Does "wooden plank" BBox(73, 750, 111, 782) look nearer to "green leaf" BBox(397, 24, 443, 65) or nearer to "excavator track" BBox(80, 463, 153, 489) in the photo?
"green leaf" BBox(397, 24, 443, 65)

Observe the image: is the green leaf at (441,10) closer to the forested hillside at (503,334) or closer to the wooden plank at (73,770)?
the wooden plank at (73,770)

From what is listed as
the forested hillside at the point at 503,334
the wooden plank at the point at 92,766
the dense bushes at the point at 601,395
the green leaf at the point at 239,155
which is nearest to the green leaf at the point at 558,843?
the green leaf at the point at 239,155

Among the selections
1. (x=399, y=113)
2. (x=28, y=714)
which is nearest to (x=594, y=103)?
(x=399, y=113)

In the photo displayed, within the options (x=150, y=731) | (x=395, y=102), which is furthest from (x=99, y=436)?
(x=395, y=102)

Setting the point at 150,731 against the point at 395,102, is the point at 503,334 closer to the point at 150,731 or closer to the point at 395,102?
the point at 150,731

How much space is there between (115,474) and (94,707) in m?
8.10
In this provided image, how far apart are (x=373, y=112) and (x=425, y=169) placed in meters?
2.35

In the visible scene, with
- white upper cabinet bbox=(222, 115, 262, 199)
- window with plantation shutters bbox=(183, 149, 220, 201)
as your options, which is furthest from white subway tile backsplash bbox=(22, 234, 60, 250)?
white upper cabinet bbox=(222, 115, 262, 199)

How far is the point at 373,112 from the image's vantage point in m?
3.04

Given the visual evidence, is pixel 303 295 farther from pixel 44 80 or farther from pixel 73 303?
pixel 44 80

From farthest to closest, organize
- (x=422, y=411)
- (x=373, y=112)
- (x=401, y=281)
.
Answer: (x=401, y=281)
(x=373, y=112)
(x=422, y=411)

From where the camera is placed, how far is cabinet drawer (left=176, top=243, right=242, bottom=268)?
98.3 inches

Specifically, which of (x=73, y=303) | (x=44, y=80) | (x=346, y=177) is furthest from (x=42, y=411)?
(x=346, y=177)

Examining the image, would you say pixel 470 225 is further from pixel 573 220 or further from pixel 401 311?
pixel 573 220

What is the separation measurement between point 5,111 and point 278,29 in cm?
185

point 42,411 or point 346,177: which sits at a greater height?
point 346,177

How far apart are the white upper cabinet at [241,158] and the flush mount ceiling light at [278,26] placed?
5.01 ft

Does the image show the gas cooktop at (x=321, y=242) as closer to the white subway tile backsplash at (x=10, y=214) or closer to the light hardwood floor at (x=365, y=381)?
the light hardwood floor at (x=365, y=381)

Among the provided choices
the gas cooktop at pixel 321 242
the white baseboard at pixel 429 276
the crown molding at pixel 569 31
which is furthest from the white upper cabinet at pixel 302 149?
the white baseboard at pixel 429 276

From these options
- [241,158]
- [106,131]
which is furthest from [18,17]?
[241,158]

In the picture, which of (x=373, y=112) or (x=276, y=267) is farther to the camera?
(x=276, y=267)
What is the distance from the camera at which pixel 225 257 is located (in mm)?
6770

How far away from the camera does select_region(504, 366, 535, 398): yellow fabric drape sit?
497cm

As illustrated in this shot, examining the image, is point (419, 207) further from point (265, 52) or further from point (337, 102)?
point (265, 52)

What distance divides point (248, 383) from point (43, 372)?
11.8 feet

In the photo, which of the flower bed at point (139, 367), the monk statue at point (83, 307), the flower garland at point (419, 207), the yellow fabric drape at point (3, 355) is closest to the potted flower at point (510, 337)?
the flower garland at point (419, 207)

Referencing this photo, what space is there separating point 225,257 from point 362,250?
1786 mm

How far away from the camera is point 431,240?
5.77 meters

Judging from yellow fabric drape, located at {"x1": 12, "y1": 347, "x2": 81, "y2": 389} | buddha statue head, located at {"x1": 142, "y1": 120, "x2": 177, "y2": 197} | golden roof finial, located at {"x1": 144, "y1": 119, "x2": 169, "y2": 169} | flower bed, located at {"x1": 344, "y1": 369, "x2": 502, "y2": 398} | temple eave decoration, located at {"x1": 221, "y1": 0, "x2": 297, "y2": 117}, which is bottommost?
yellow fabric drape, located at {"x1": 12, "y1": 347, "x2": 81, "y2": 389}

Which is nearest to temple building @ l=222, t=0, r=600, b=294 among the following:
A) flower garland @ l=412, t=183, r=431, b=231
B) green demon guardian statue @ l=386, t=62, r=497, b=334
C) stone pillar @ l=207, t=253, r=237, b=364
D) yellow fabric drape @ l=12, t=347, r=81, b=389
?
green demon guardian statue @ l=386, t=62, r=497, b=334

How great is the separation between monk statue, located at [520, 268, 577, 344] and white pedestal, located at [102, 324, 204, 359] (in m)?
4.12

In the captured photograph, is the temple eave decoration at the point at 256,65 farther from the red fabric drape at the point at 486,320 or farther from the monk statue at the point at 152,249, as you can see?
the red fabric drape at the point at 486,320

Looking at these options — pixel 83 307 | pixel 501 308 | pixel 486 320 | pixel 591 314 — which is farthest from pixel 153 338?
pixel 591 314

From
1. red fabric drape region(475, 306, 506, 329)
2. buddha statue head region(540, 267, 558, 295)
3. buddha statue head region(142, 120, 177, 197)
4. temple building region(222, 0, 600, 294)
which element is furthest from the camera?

#### [Given exercise]
Repeat the line containing "How great is" and all subsequent lines through the final line of the data, exactly and with no others.

#### [Result for this task]
How great is the separation between monk statue, located at [520, 268, 577, 344] and white pedestal, located at [102, 324, 204, 359] (in m)?
4.12

In the captured photograph, is the temple eave decoration at the point at 256,65 farther from the red fabric drape at the point at 486,320 or farther from the monk statue at the point at 152,249, as you can see?
the red fabric drape at the point at 486,320

Looking at these options — pixel 83 307 | pixel 501 308 | pixel 486 320 | pixel 591 314 — which is farthest from pixel 153 338?
pixel 591 314

From
1. red fabric drape region(475, 306, 506, 329)
2. buddha statue head region(540, 267, 558, 295)
3. buddha statue head region(142, 120, 177, 197)
4. temple building region(222, 0, 600, 294)
which element is furthest from the camera?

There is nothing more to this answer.